# start of SELECTION
/ 24 May 1999

Change amnesty rules, says Mbeki

OWN CORRESPONDENT, Johannesburg | Sunday 5.00pm

DEPUTY President Thabo Mbeki wants the Truth Commission to change its rules on amnesty to allow groups like his African National Congress to be granted blanket amnesty.

Mbeki said in an interview with the Sunday Times that the rules should be changed so that members of political parties and soldiers of the apartheid-era defence forces will get amnesty without having to apply as individuals — the current TRC requirement.

Mbeki is one of 37 ANC leaders whose joint amnesty application was turned down by the Truth and Reconciliation Commission last year, because it did not detail violations committed by individuals.

He said that although the deadline for amnesty applications has passed, he has asked Justice Minister Dullah Omar to consider allowing “organisations and bodies” to be granted amnesty.
# end of SELECTION
# start of SUPPLIED MATERIAL
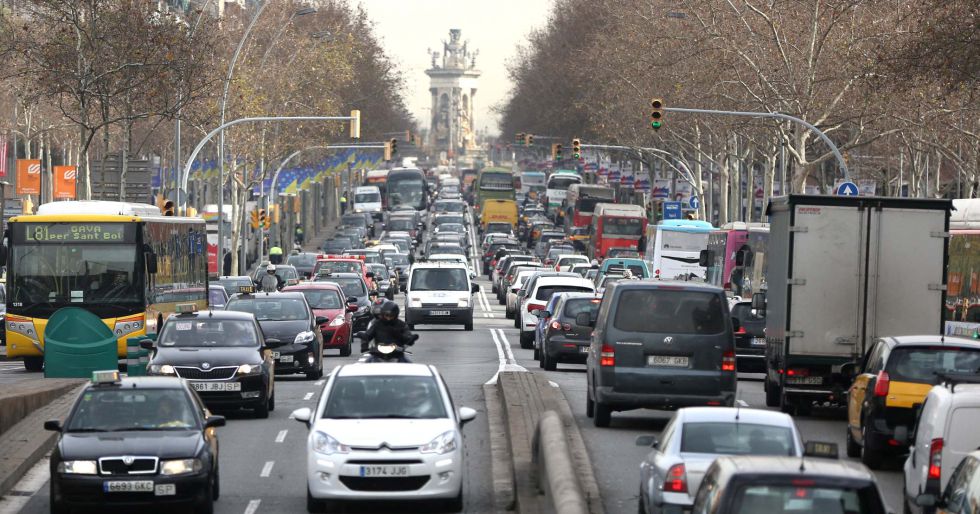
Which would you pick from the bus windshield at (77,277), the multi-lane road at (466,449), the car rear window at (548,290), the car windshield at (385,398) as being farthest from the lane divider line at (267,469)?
# end of SUPPLIED MATERIAL
▸ LIST OF TASKS
1 – Translate this sentence from the amnesty article into Spanish: "Mbeki is one of 37 ANC leaders whose joint amnesty application was turned down by the Truth and Reconciliation Commission last year, because it did not detail violations committed by individuals."
2 – Please carry on the amnesty article from its last sentence, keeping the same news style.
The listing plays no part in this work.

▸ RESPONSES IN ORDER
1 – Mbeki es uno de los 37 dirigentes del ANC cuya solicitud conjunta de amnistía fue rechazada el año pasado por la Comisión de la Verdad y la Reconciliación, porque no detallaba las violaciones cometidas por individuos.

2 –
“Though the Act [setting up the TRC] recognises that amnesty can be and needs to be granted to institutions, to bodies, it doesn’t make provision for bodies themselves to apply for [it. It’s a matter that needs to be addressed,” th paper quotes Mbeki as saying.

Those involved in violence in South Africa’s strife-torn KwaZulu-Natal province could also get amnesty in this way, said Mbeki, who is President Nelson Mandela’s likely successor when the 80-year-old leader steps down in June.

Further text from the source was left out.